::: Data entries
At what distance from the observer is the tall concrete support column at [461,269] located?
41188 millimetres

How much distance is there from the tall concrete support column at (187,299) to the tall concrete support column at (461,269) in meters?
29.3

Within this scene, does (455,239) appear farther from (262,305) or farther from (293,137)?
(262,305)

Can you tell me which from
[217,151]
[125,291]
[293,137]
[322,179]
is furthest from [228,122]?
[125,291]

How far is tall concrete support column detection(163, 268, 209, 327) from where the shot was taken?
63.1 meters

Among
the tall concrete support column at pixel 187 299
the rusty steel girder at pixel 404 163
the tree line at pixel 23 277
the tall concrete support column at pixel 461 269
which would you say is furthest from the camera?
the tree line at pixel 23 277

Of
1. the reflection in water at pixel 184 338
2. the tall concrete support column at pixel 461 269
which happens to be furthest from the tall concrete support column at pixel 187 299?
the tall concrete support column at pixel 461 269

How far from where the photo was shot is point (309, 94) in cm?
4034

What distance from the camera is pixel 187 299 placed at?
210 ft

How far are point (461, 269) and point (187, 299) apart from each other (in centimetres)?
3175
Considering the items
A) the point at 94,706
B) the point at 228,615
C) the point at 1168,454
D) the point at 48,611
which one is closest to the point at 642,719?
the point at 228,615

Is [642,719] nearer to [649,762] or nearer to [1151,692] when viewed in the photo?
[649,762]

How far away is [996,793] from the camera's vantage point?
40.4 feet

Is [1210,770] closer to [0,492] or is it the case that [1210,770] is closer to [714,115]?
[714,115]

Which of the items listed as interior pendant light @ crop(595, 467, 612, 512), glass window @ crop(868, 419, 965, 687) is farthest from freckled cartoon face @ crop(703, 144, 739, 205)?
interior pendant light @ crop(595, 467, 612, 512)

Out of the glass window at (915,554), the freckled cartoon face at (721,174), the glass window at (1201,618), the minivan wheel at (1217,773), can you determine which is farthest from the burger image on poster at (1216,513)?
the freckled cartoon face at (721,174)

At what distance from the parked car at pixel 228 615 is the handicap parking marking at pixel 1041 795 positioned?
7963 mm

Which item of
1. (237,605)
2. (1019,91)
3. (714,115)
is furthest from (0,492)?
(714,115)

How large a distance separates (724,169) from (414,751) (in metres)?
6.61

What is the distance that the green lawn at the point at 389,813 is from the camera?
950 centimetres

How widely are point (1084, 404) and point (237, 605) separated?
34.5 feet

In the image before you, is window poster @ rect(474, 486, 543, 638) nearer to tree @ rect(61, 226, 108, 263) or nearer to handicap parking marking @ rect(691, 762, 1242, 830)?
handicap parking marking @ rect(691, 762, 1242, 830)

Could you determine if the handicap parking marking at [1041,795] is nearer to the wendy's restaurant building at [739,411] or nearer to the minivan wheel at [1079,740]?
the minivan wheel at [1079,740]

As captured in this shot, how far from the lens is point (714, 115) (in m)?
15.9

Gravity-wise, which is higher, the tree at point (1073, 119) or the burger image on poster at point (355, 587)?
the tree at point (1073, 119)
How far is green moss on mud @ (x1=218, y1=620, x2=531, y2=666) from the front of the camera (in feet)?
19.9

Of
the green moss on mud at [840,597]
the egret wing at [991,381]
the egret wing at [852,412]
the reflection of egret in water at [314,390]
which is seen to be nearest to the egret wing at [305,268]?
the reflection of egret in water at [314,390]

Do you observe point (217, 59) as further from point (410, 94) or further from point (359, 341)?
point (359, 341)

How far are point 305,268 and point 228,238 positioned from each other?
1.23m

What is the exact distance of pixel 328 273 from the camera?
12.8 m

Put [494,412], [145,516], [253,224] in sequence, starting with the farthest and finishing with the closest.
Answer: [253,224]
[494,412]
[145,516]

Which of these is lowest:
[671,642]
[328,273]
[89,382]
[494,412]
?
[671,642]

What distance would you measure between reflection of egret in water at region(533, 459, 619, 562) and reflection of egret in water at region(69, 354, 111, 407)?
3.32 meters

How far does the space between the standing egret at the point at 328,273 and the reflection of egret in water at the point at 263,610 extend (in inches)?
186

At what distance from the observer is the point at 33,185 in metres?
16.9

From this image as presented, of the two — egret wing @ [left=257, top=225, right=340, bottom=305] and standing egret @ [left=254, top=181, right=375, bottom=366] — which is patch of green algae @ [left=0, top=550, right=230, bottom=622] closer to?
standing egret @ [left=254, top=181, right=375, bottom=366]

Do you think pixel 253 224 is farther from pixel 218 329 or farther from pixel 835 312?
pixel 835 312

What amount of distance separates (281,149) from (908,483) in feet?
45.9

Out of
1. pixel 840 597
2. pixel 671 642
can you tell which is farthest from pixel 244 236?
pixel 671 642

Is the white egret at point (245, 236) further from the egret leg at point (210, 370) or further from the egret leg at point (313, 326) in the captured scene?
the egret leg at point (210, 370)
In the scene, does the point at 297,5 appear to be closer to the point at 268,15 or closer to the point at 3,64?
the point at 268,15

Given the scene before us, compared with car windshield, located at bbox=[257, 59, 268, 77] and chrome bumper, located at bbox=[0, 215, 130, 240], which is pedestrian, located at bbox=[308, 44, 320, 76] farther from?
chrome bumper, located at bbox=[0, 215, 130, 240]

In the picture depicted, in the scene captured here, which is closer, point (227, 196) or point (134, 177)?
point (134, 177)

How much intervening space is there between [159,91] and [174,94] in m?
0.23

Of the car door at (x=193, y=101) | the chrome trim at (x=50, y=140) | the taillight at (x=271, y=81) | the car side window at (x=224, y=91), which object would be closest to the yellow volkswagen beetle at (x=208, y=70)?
::::::
Challenge: Only those lines running from the one containing "Given the scene" through the last line of the data above are to be copied, exactly, with both ends included.

Result of the exercise:
Given the scene before us, compared with car windshield, located at bbox=[257, 59, 268, 77] and chrome bumper, located at bbox=[0, 215, 130, 240], which is pedestrian, located at bbox=[308, 44, 320, 76] farther from?
chrome bumper, located at bbox=[0, 215, 130, 240]

In the picture depicted, in the scene captured here, which is closer, point (227, 196) or point (134, 177)?
point (134, 177)

How much intervening space is there between [159,91] and [174,94] in m?
0.23

Of the car door at (x=193, y=101) | the chrome trim at (x=50, y=140) | the taillight at (x=271, y=81) | the car side window at (x=224, y=91), which object would be closest to the yellow volkswagen beetle at (x=208, y=70)?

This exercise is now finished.